__STATED EXERCISE A__. Reproduce the stretch from "It’s been a" through "leadership and collaboration." in the article on the ISB Student Council below, swapping "councils" for "committees".

__PASSAGE PROVIDED__.
ISB 10: Reasons to join Student Council
A collage of students posing and wearing costumes

By Nick Yates, ISB Communications

It’s been a busy period for student councils at the International School of Beijing (ISB). Student Council (STUCO) exists to promote a positive school experience. It’s for students by students. Organizing events throughout the year and acting as liaison between classes and ISB administration, the councils are a great opportunity for students to practice life skills like leadership and collaboration.

Spirit Weeks, a community-building initiative common in North American schools, are where STUCO really shows what it’s made of. Middle School STUCO has planned a host of activities for this week’s Middle School Spirit Week. Students are encouraged to dress up in clothes with different themes on each day and earn individual and grade spirit points. Points win prizes! Middle School STUCO will also be selling tickets for a Spirit Week social taking place after school on Friday.

The Elementary School equivalent of STUCO is the Service Council. They have had a say in activities for this week’s Elementary School Spirit Week, when littler students will get to dress up and have fun too.

Future High School Spirit Weeks, following the one held last month, will be notable for striking new class merchandise organized by High School STUCO. The hoodies and sweatpants, color coded for each grade, were the result of a student design competition.

Here, in the words of students themselves, are 10 ways in which Student Council serves both its members and the wider student body.

Community and camaraderie

STUCO is all about strengthening community among students, making classes feel together and proud to all be ISB Dragons. High School STUCO member Jenna L says she was struck by the “good vibes” at a year-opening STUCO assembly: “It was really engaging, students genuinely enjoyed it, and it was a great way to start the year.”

All the hard work behind the scenes also brings STUCO members together. Jerry Z said the friendship and camaraderie forged while organizing the 2020-2021 Prom with other STUCO members is enduring.

Leadership

Part of ISB’s Mission statement is thinkers and leaders finding their place in the world and serving others, and STUCO really puts that into action. “I joined STUCO because I wanted to experience being a ‘leader’ of the student body and helping students implement what they want to see in their community,” said Jenna. “Being a part of STUCO allows me to be really connected with not only students, but also teachers, Sodexo staff, the PTA and the school Board of Trustees; it offers chances to communicate with people and learn the behind-the-scenes and planning that goes into events.”

A frontal shot of students walking down a corridor in Harry Potter and other costumes
Students have fun dressing up in themed clothing for Spirit Weeks

Service learning

For 15 years, Middle School STUCO led the Smile Week charity campaign to provide corrective surgeries for children with cleft lips and palates from an orphanage near ISB. To date, the fundraising has enabled over 60 successful operations! For the past two years, Smile Week has supported other local charities under the same umbrella organization. To read a student’s account of all the work that went into the 2020 Smile Week, click here.

__RECORDS SHOWN__.
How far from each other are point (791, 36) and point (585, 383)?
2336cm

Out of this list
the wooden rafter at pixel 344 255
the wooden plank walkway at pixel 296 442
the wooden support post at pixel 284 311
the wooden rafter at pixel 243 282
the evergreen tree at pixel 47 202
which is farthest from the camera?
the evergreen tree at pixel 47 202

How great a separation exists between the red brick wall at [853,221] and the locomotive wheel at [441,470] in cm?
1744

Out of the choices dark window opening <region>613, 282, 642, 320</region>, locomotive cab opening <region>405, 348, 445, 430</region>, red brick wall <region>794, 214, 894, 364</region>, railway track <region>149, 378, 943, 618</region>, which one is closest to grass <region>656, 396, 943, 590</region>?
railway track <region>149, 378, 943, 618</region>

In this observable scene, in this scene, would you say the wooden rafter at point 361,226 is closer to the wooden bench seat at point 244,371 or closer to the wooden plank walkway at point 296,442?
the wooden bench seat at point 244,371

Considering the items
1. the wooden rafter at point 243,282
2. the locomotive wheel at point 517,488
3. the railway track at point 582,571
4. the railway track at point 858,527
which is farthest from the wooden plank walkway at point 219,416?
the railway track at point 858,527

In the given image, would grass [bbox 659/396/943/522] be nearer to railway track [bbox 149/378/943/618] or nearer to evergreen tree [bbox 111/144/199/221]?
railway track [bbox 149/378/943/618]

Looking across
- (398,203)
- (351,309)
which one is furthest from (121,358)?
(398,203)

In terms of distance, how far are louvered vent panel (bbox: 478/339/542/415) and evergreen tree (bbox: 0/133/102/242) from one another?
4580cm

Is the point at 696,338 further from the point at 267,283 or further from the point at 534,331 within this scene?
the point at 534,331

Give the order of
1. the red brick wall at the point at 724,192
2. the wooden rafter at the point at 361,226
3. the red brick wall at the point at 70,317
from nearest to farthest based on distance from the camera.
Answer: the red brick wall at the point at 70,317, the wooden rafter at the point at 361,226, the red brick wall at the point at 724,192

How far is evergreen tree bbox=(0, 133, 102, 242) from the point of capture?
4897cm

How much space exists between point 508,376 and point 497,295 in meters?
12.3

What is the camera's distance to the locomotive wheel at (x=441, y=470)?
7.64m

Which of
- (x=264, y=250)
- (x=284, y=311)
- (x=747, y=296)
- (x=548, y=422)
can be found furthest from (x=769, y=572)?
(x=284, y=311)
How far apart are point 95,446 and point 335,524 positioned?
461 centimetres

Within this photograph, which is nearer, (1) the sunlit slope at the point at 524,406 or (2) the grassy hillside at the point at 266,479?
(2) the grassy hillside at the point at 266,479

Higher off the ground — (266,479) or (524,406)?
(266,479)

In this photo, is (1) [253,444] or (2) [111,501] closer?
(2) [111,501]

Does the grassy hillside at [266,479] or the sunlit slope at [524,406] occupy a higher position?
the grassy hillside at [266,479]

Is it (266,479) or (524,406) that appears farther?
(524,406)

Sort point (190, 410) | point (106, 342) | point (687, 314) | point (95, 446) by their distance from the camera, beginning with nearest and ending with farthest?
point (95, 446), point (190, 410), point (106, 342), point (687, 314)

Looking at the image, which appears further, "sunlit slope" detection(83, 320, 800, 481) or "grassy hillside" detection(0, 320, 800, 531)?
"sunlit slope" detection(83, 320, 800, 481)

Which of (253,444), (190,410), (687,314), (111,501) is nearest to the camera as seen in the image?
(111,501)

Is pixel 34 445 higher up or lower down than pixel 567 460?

__STATED EXERCISE B__. Copy out the stretch of the entries above from the line containing "Looking at the" through the end of the entries.

__COMPLETE ANSWER A__.
It’s been a busy period for student committees at the International School of Beijing (ISB). Student Council (STUCO) exists to promote a positive school experience. It’s for students by students. Organizing events throughout the year and acting as liaison between classes and ISB administration, the committees are a great opportunity for students to practice life skills like leadership and collaboration.

__COMPLETE ANSWER B__.
Looking at the image, which appears further, "sunlit slope" detection(83, 320, 800, 481) or "grassy hillside" detection(0, 320, 800, 531)?
"sunlit slope" detection(83, 320, 800, 481)

Which of (253,444), (190,410), (687,314), (111,501) is nearest to the camera as seen in the image?
(111,501)

Is pixel 34 445 higher up or lower down than pixel 567 460?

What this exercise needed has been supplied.